I know pathetic, but I was over it and I didn’t have another ride planned. I am a person who needs to be working towards something, I am not going to exercise just to exercise, I need a goal. So, when my best friend called me up a month ago and asked me if I wanted to do the Tour de Palm Springs in February, I said yes. Forget the fact that I live in the Midwest and it is winter, I decided I could train and be ready for the ride. So I bought rollers and I use those freqently–but they are hard to ride and I haven’t been able to do more than about 30 minutes at a time on the rollers. I have been lucky with the weather the past week or so and this past weekend I did two rides–one 13 miles and one 18 miles. These were just warm up rides as it was pretty cold outside, and I hadn’t ridden in just about forever.
Yesterday and the rest of the week it will be in the 60’s and this weather will carry over through the weekend. Hubby worked from home yesterday and I was able to take advantage of the weather. I wanted to do a long ride so I rode 46 miles. I was able to keep up a pretty decent speed (13 mph) given the amount of rolling hills that I swear were always a little long on the up than the down going in both directions. I also did a good portion of my riding on city streets which always requires lots of starting and stopping which is hard especially on the return trip when your muscles are getting a experienceing a little lactic acid build up. Needles to say, my back and arms were a little sore yesterday and my knees a little creaky. No my ass wasn’t sore, it doesn’t get sore anymore when I ride. I am happy that after only 2 other short rides that I was able to do nearly 50 miles, but I now know I would have been in pain in the next 50 if the century was this weekend. Thank goodness it isn’t.
Too Long…
I can’t believe how long it has been since my last post. Things have been so crazy. Minnow is now completely mobile. He is crawling and crusing and of course falling and crying. He no longer has a fondness for baby food. He will tolerate a little, but wants cherrios, cheese, bread, pizza, ice cream, etc. He is pretty good at feeding himself with a spoon, but can’t seem to get his fingers to work the way he wants them too yet. It is amazing how fast he is changing and how opinionated he is becoming. I am so going to have my hands full–well I already have my hands full.


As you can see, he can pull himself up to standing at the coffee table, and then he can knock everything off and he can cruise around the house as long as he has something to lean on. He is every where.
This past Saturday he got to meet Santa and one of his reindeer. He really like the reindeer–I’m pretty certain he just thought it was a funny looking dog.

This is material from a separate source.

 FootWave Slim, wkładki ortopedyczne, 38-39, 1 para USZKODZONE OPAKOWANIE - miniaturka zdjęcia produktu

On a more positive note, the weather here has been relatively mild and I was able to ride outside this weekend–of course I still had to be decked out in full winter bike wear. Long underwear/under armor/cycling jersery/windbreaker/shorts/leg warmers/full gloves/hat/booties/wool socks/and of course helmet. It took a long time to get dressed, but 40 degree is still cold when you are biking. Also, for those of you who think that the midwest is flat should try biking here in my city where everything is up hill from my house in all directions and never really seems to be down hill. I don’t know how ready I will be for the Tour de Palm Springs, but I will finish the ride. I certainly won’t be breaking any records that is for sure. I will get to ride this weekend too as it will be in the high 50’s.
I will try to post with a little more regularity, but this whole motherhood thing is exhausting and no longer can I plop minnow down with a toy and he is happy. I turn and he is pulling over my bike or eating the dogs paws.